**Your assignment:** In the court ruling below, please translate this sentence into French: "The Court is satisfied that the Commission’s reasons in this case were sufficient and do not make the Commission’s decision to not deal with Mr. Jean Pierre’s complaint unreasonable."

B.                 Was the Commission’s decision to not deal with Mr. Jean Pierre’s complaint unreasonable?

[53]           Mr. Jean Pierre also submits that the Commission’s decision is unreasonable. First, Mr. Jean Pierre contends that the Commission should have explained in its reasons why it agreed with the investigator’s report and that it had considered Mr. Jean Pierre’s objections. This lack of explanation has a negative impact on the transparency, intelligibility and reasonableness of the decision (Dunsmuir at para 47; Sandhu v Canada (Citizenship and Immigration), 2014 FC 834, at para 18; Baker at para 38-39; Turner v Canada (Attorney General) 2012 FCA 159 [Turner] at para 43, 45; Herbert v Canada (Attorney General), 2008 FC 969 [Herbert] at para 26-27).

[54]           Second, Mr. Jean Pierre submits that the Commission’s interpretation of paragraph 41(1) (e) of the CHRA is unreasonable because it dictates that the date for calculating the one-year time limit begins on the day that the last discriminatory practice occurred. According to Mr. Jean Pierre, the time limit should instead be measured from the date the person becomes aware of the existence of a fault (Van Lyman c Canada, 2011 FC 909 [Van Vlymen] at para 5-12; Bank of Montréal v Bail Ltée, [1992] 2 SCR 554 at para 99). Mr. Jean Pierre also submiits that the complaint was presented within the legal time limits because of the suspension of prescription of the time limits set out in article 2904 of the Civil Code of Québec (Caisse Desjardins de St-Hubert v Canada (Attorney General), 2014 FC 779 at para 31). Finally, according to Mr. Jean Pierre, the Commission fettered its discretion and did not enlarge its mind by failing to take into account all the relevant factors that would have allowed it to consider extending the time limit in this case (R v S (RD), [1997] 3 SCR 484 at para 42).

[55]           The Court does not agree. The Court is satisfied that the Commission’s reasons in this case were sufficient and do not make the Commission’s decision to not deal with Mr. Jean Pierre’s complaint unreasonable. Although the Court would perhaps have not reached the same conclusion, the Court is also of the opinion that the evidence is sufficient to support the Commission’s findings and that the Court’s intervention is not warranted in the circumstances.

(1)               Adequacy of reasons

[56]           The Court first concludes that the Commission’s reasons were adequate in this case and do not make the decision unreasonable. Because the decssion the Commission sent to Mr. Jean Pierre on August 29, 2014, was very short and adopted the recommendation in Ms. Audet’s report, the Court may, for the purposes of judicial review, consider that the investigator’s report forms part of the Commission’s reasons (Arias v Royal Canadian Mounted Police, 2014 CanLII 13155 [Arias] at para 13; Rhéaume v Canada (Attorney General), 2007 FC 919 [Rhéaume] at para 26; Khapar at para 73; Boshra at para 48; Bredin FC at para 57).

**Information supplied:**
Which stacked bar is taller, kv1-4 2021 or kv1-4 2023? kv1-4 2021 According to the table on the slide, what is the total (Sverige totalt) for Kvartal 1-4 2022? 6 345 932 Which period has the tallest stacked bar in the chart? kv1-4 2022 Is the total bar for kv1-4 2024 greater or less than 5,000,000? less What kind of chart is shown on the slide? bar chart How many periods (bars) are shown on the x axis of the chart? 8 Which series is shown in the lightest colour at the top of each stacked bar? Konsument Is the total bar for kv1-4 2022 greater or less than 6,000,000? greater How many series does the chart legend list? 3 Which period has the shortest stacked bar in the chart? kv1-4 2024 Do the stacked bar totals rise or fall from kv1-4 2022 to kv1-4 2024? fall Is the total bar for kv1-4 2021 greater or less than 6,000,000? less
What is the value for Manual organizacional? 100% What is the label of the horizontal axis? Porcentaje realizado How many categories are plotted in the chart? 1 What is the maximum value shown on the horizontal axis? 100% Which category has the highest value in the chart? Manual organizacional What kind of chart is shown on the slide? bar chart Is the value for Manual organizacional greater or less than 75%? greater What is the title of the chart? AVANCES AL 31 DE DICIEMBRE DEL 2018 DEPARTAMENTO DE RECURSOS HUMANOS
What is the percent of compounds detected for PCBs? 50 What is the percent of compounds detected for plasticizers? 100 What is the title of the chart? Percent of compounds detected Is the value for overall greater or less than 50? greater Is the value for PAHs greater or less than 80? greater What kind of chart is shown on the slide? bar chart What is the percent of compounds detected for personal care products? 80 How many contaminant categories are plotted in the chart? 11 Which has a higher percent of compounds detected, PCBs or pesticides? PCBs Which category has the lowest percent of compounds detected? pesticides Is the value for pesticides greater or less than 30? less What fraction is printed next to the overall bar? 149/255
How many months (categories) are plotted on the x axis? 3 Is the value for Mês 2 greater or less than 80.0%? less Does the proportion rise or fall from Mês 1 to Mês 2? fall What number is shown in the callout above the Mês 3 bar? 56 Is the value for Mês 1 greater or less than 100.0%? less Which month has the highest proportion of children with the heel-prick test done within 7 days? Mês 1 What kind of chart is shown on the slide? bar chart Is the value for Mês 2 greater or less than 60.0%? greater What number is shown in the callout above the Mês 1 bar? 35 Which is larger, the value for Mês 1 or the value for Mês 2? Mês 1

**Written solution:** La Cour est convaincue que les motifs de la Commission en l’espèce étaient suffisants et ne rendent pas déraisonnable la décision de la Commission de ne pas statuer sur la plainte de M. Jean Pierre.